The court’s analysis was guided by three non-exclusive factors used by courts in the Second Circuit and an extensive review of related case law. The first factor was whether administration of the arrangement required managerial discretion. On this factor, the court found that no discretion was required with respect to the amount, timing, or form of severance payments. While the arrangement required some analysis of the reasons for the employee’s termination, the arrangement outlined specific criteria and required only a one-time determination, not an ongoing discretionary exercise. The second factor was whether a reasonable employee would view the arrangement as involving an ongoing commitment by the employer to provide benefits. On this factor, the court noted that the arrangement did not impose any ongoing responsibilities between a terminated employee and employer after termination other than severance payments.   Additionally, the arrangement was available for only two years after a change in control, rather than an indefinite severance arrangement that would require regular severance determinations. The third factor was whether each employee’s termination would have to be analyzed separately in light of specific criteria. The court found that this factor raised the closest question because some separate analysis was required, but found that the specific criteria delineated in the arrangement made any separate analysis minimal. Finally, the court also examined the arrangement for other “usual earmarks” of ERISA plans. While the arrangement was reduced to a plan document, it did not provide for a plan administrator, fiduciaries, an administrative review or claims procedure, employee contributions, or use of a trust. Moreover, the arrangement was made subject to Maryland law, with no mention of ERISA or other federal law. The court also noted that the arrangement was not a pension plan, as it did not relate in any way to retirement.

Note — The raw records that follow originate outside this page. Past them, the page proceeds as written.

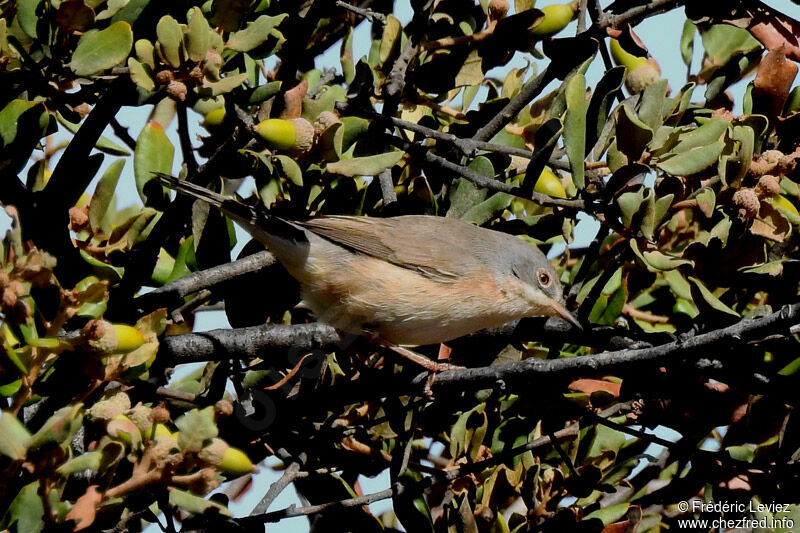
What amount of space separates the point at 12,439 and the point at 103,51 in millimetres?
1236

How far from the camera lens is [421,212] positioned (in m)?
3.57

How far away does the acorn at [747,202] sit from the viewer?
266 cm

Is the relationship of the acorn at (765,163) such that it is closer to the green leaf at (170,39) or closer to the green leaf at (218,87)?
the green leaf at (218,87)

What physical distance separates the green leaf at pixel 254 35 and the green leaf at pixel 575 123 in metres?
0.94

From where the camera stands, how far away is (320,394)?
9.44 feet

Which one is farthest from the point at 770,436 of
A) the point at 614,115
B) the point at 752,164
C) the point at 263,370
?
the point at 263,370

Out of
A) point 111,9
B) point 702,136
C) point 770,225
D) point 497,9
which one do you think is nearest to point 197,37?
point 111,9

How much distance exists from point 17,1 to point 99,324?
44.6 inches

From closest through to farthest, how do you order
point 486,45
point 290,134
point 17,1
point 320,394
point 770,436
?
point 17,1, point 290,134, point 320,394, point 770,436, point 486,45

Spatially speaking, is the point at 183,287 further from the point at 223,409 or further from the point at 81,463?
the point at 81,463

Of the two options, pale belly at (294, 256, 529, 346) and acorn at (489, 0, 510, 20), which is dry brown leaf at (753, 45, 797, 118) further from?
pale belly at (294, 256, 529, 346)

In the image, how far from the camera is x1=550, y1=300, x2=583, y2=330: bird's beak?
126 inches

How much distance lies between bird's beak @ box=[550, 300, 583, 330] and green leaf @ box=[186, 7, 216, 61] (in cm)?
163

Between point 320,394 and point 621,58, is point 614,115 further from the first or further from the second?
point 320,394
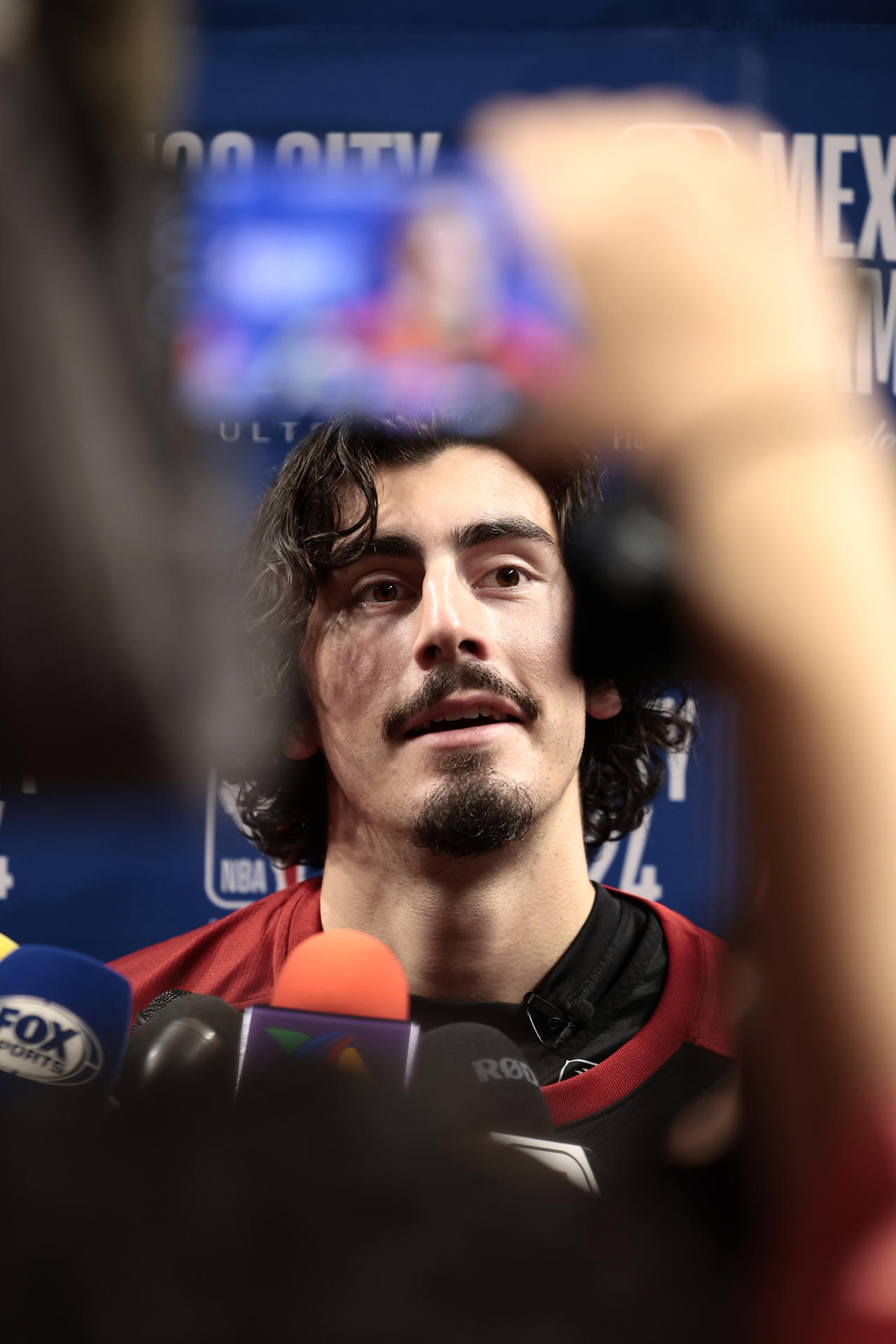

While this particular severance arrangement was found not to be an ERISA plan, the court stressed that analyzing whether such an arrangement is an ERISA plan requires a mostly fact-dependent analysis with no set checklist of factors to follow.   The case highlights the fact that care should be taken in drafting a severance arrangement if the goal is to prevent it from being subject to ERISA plan requirements (e.g., ERISA fiduciary obligations, reporting requirements, etc.). Hall v. LSREF4 Lighthouse Corp. Acquisitions, LLC (W.D.N.Y. 2016).